AIM: Please recast the listing below as a numbered list, one line per item, with blank lines skipped. Omit the pictures from your answer.

-- BEGIN RECORDS TO PROCESS --

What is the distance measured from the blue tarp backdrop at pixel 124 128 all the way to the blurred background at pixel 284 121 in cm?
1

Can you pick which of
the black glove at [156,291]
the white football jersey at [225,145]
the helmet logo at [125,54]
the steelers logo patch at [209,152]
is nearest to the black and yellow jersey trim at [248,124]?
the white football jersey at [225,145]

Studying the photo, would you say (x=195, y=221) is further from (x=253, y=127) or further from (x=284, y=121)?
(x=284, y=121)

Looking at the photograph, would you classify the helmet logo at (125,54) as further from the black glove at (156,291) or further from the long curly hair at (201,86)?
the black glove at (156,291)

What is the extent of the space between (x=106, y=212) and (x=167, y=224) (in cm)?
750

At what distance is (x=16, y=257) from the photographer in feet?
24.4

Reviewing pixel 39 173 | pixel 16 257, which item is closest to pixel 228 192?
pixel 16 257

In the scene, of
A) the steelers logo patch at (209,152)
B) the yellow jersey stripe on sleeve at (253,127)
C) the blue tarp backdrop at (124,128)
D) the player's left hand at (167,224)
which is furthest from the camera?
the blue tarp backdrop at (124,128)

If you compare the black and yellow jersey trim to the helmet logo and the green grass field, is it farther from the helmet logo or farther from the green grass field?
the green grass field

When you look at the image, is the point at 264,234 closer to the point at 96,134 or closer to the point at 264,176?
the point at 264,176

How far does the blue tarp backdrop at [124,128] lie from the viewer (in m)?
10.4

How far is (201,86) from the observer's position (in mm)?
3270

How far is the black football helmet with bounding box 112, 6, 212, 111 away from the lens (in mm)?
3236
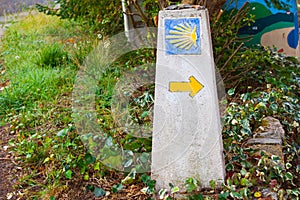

-- END RECORDS TO PROCESS --

TASK OUTPUT:
1. What is the distance measured from the blue tarp backdrop at pixel 124 128 all the way to the blurred background at pixel 284 121 in cm?
2. 1
3. Can you pick which of
4. the black glove at [156,291]
5. the white football jersey at [225,145]
6. the helmet logo at [125,54]
7. the steelers logo patch at [209,152]
8. is nearest to the black and yellow jersey trim at [248,124]?
9. the white football jersey at [225,145]
10. Studying the photo, would you say (x=195, y=221) is further from (x=253, y=127) or further from (x=284, y=121)?
11. (x=284, y=121)
12. Looking at the photograph, would you classify the helmet logo at (125,54) as further from the black glove at (156,291) or further from the long curly hair at (201,86)?
13. the black glove at (156,291)
14. What is the extent of the space between (x=106, y=212) and (x=167, y=224) (in cm)?
15. 750
16. At what distance is (x=16, y=257) from the photographer in feet?
17. 24.4
18. Reviewing pixel 39 173 | pixel 16 257, which item is closest to pixel 228 192?
19. pixel 16 257
20. In the scene, of
21. A) the steelers logo patch at (209,152)
22. B) the yellow jersey stripe on sleeve at (253,127)
23. C) the blue tarp backdrop at (124,128)
24. D) the player's left hand at (167,224)
25. which is furthest from the camera?
26. the blue tarp backdrop at (124,128)
27. If you compare the black and yellow jersey trim to the helmet logo and the green grass field, is it farther from the helmet logo or farther from the green grass field?
28. the green grass field
29. When you look at the image, is the point at 264,234 closer to the point at 96,134 or closer to the point at 264,176?
30. the point at 264,176
31. How far does the blue tarp backdrop at [124,128] lie from the viewer (in m)?
32. 10.4
33. How far is (201,86) from the observer's position (in mm)?
34. 3270
35. How far is the black football helmet with bounding box 112, 6, 212, 111 away from the lens (in mm)?
36. 3236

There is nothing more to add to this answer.